$\lim_{x\to 0} \frac{x\sin(3x)}{1-\cos(6x)}$

Question

$$\lim_{x\to 0} \frac{x\sin(3x)}{1-\cos(6x)}$$

I tried the following but it doesn't seem to work...

$$= \lim_{x\to 0} \frac{x}{2} \cdot \frac{\sin(3x)}{3x}\cdot\frac{6x}{1-\cos(6x)}$$ $$= 0$$

But the result of this limit is $\frac{1}{6}$.

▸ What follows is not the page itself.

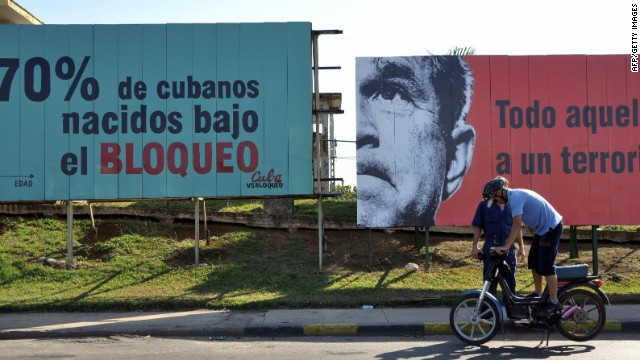 A Cuban checks his motorcycle in front of billboards alluding to the U.S. embargo on Cuba, on April 20, 2009 in Havana.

Am I missing something or did I make any glaring mistakes?

Answer 1

We have that

$$\frac{x\sin(3x)}{1-\cos(6x)}=\frac{\color{red}{(6x)^2}}{1-\cos(6x)}\cdot\frac{\sin(3x)}{3x}\cdot \frac1{12}\to 2\cdot \ 1\cdot \frac1{12}=\frac16$$

Answer 2

$$\dfrac{x\sin 3x}{1-\cos 6x}=\dfrac{x\sin 3x}{2\sin^2 3x}=\dfrac{x}{2\sin 3x}.$$ Therefore, $$\lim_{x\to 0}\dfrac{x\sin 3x}{1-\cos 6x}=\lim_{x\to 0}\dfrac{1}{6\times \dfrac{\sin 3x}{3x}}=\dfrac{1}{6}.$$

Answer 3

Your mistake is that the second limit is not $0$. It's an indeterminate form $0\times \infty$. Since $\lim_{x\to 0}\frac{1-\cos(6x)}{6x} = 0$, $\lim_{x\to 0}\frac{6x}{1-\cos(6x)}$ doesn't exist (diverges to $\pm \infty$) and you also have $\lim_{x\to 0}\frac{x}{2} = 0$. Use one of the methods in the other answers for the correct solution.

Answer 4

More generally:

All you need is $\dfrac{\sin(x)}{x} \to 1$ and $1-\cos(x) =2\sin^2(x/2) $.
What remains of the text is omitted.